Apache has released a new patch for Log4j to mitigate a high severity vulnerability, as researchers separately found a new attack vector for the Log4Shell bug.
The open-source web server community had previously released a patch to fix the now-infamous CVE-2021-44228 flaw in the popular logging utility.
However, in an update, it admitted that this fix did not address a newly discovered issue in Log4j, which has been given a CVSS score of 7.5.
“Apache Log4j2 versions 2.0-alpha1 through 2.16.0 did not protect from uncontrolled recursion from self-referential lookups,” it explained.
“When the logging configuration uses a non-default Pattern Layout with a Context Lookup (for example, $${ctx:loginId}), attackers with control over Thread Context Map (MDC) input data can craft malicious input data that contains a recursive lookup, resulting in a StackOverflowError that will terminate the process. This is also known as a DoS (Denial of Service) attack.”
The news comes as researchers at Blumira made a discovery that effectively expands the attack surface for Log4Shell, by enabling Javascript WebSocket connections to trigger the remote code execution bug on unpatched Log4j instances.

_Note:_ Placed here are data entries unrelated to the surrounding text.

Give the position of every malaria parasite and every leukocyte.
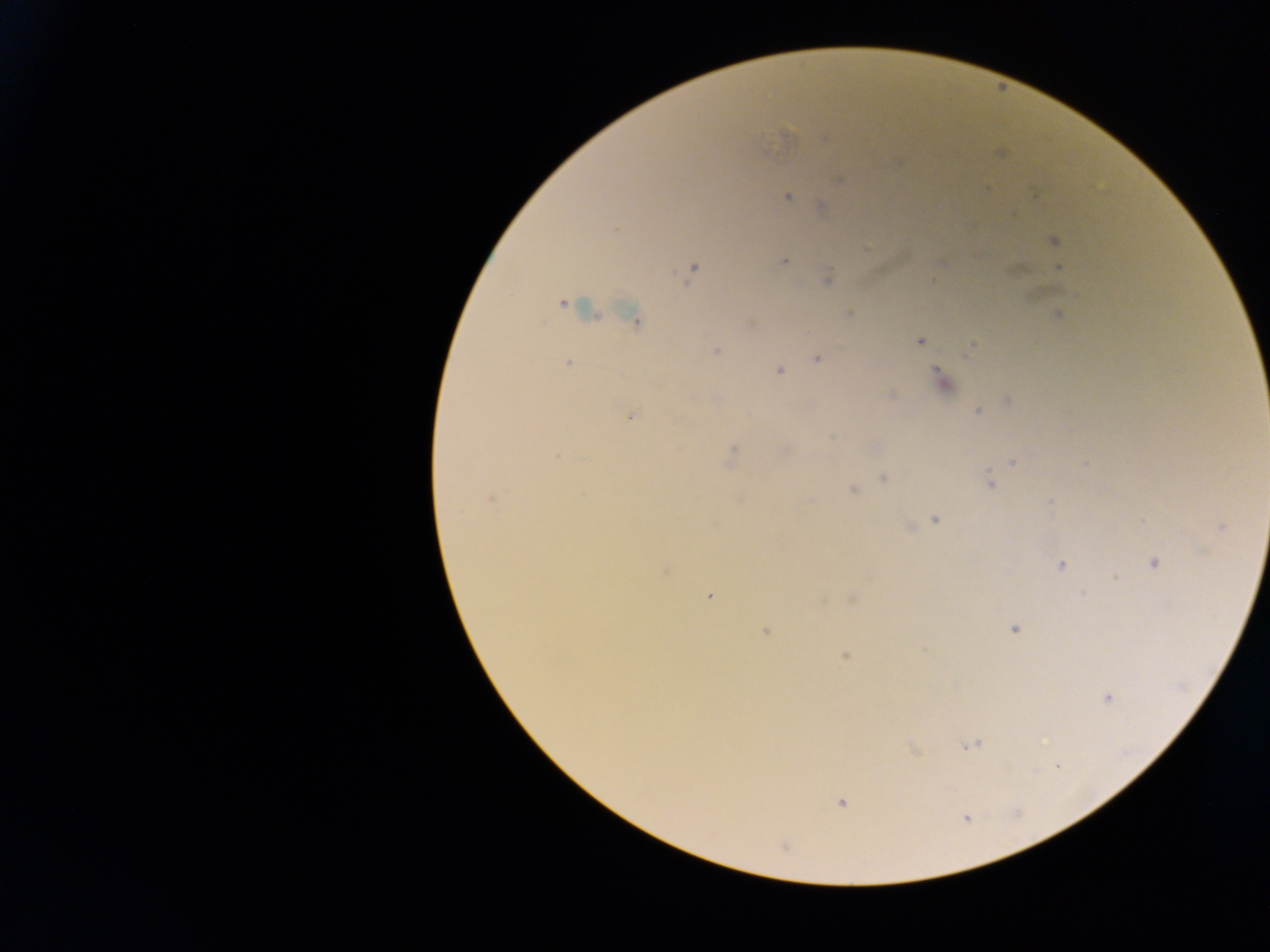
Approximate centers as x y in pixels.
Malaria parasites: 786 137; 826 140; 838 180; 987 189; 787 198; 823 207; 1054 241; 784 262; 1058 268; 693 269; 828 280; 562 304; 849 314; 1058 314; 634 319; 752 324; 919 342; 970 348; 717 350; 817 359; 567 364; 779 371; 942 380; 891 396; 1007 399; 978 411; 631 415; 730 457; 1013 461; 883 478; 990 484; 852 489; 490 499; 809 501; 1051 502; 935 518; 909 527; 1222 527; 1154 563; 1061 565; 664 571; 709 595; 1015 629; 766 632; 845 656; 1107 697; 972 746; 1059 766; 841 802; 966 818; 783 846.
No leukocytes observed.

Summary:
  - Capture: mobile-phone photograph through a microscope
  - Image size: 1270×952 pixels
  - Country: Ghana
  - Field of view: single
  - Preparation: thick blood film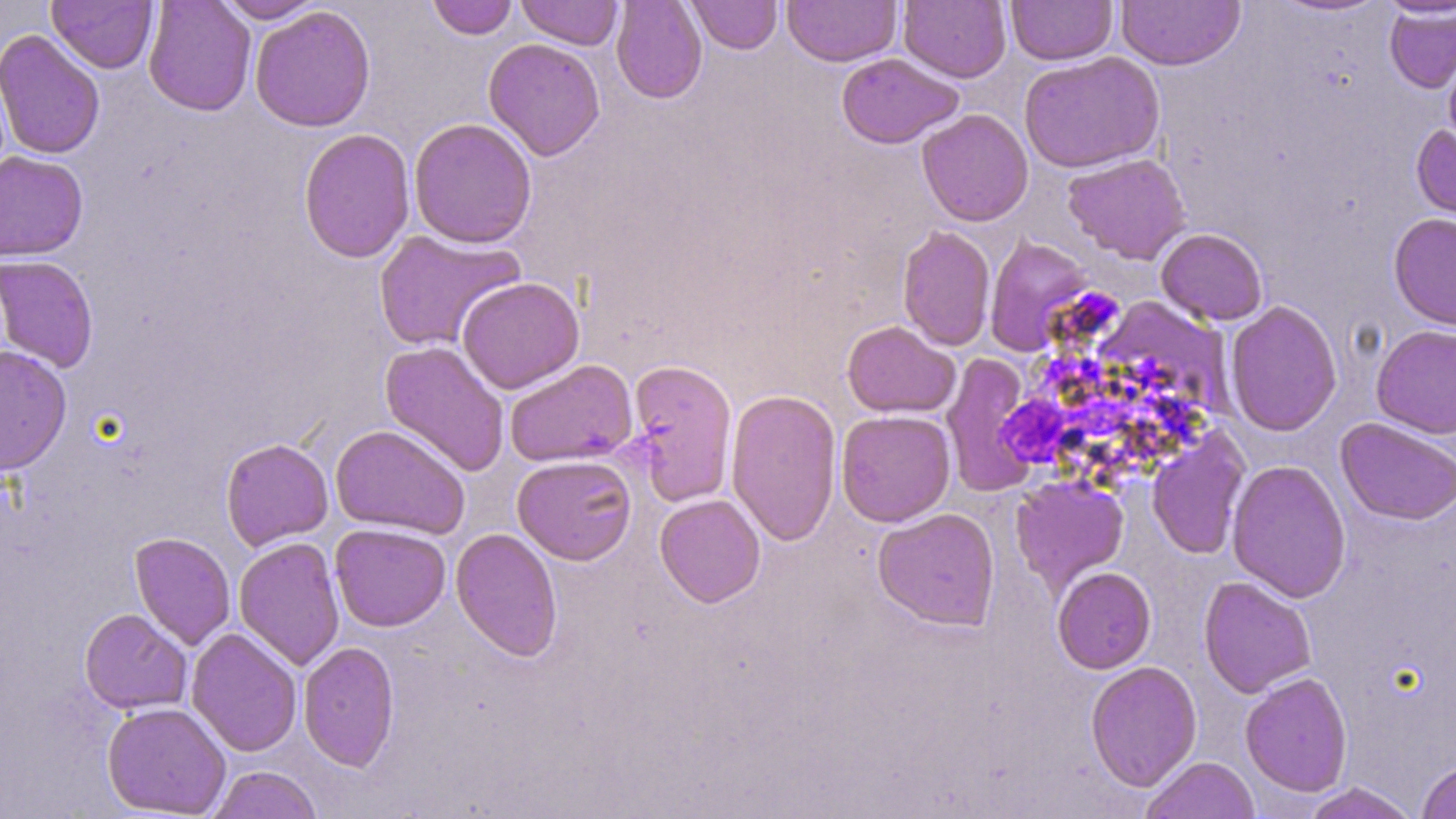
Summary:
  - Coordinate format: approximate bounding boxes as (x1, y1, x2, y2) in pixels
  - Uninfected red blood cell locations: (47, 0, 158, 73), (143, 0, 256, 116), (214, 0, 324, 23), (427, 0, 518, 40), (515, 0, 623, 50), (611, 0, 707, 104), (686, 0, 782, 55), (782, 0, 902, 67), (899, 0, 1011, 83), (1006, 0, 1117, 66), (1117, 0, 1246, 70), (1270, 0, 1393, 17), (1378, 0, 1456, 18), (1384, 3, 1456, 93), (250, 6, 376, 132), (0, 29, 105, 159), (483, 38, 606, 161), (1442, 41, 1456, 157), (1019, 50, 1165, 173), (836, 53, 964, 149), (917, 108, 1033, 226), (408, 117, 538, 248), (1411, 122, 1455, 241), (298, 128, 416, 263), (0, 150, 88, 261), (1062, 153, 1191, 264), (1388, 212, 1456, 330), (897, 225, 996, 351), (1156, 228, 1268, 326), (372, 229, 524, 352), (984, 235, 1094, 356), (0, 255, 99, 373), (457, 276, 584, 394), (1093, 296, 1231, 422), (1224, 299, 1342, 437), (842, 320, 960, 418), (1371, 324, 1456, 438), (379, 340, 510, 477), (0, 345, 72, 475), (942, 353, 1039, 497), (626, 357, 738, 506), (504, 359, 638, 467), (726, 388, 843, 547), (836, 409, 956, 527), (1336, 418, 1456, 525), (330, 424, 470, 539), (1147, 429, 1251, 560), (220, 437, 333, 550), (512, 455, 637, 565), (1226, 459, 1351, 603), (1011, 475, 1129, 593), (655, 494, 766, 608), (873, 507, 1000, 630), (330, 523, 450, 632), (450, 528, 563, 662), (129, 532, 236, 650), (234, 536, 345, 671), (1052, 566, 1156, 674), (1198, 576, 1317, 698), (79, 608, 191, 714), (186, 628, 302, 757), (298, 641, 400, 770), (1085, 660, 1202, 791), (1240, 671, 1353, 796), (101, 702, 231, 818), (1140, 756, 1260, 819), (1417, 760, 1456, 819), (206, 765, 324, 819), (1300, 782, 1421, 819)
  - Slide-level diagnosis: Plasmodium falciparum
  - Magnification: 1000x
  - Field of view: single
  - Image size: 1456×819 pixels
  - Modality: optical microscopy
  - Stain: May-Grünwald-Giemsa
  - Preparation: thin blood smear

It means that even services running as localhost that aren’t exposed to a network could be impacted.
“Previously, we understood that the impact of Log4j was limited to vulnerable servers. This newly discovered attack vector means that anyone with a vulnerable Log4j version on their machine or local private network can browse a website and potentially trigger the vulnerability,” said Blumira.
“The client itself generally has no direct control over these WebSocket connections, which can silently initiate when a webpage loads. WebSocket connections within the host can be difficult to gain deep visibility into, which increases the complexity of detection for this attack.”
The threat from Log4Shell is now so great that the US Cybersecurity and Infrastructure Security Agency (CISA) on Friday updated its patching deadline for federal agencies from December 24 to “immediately.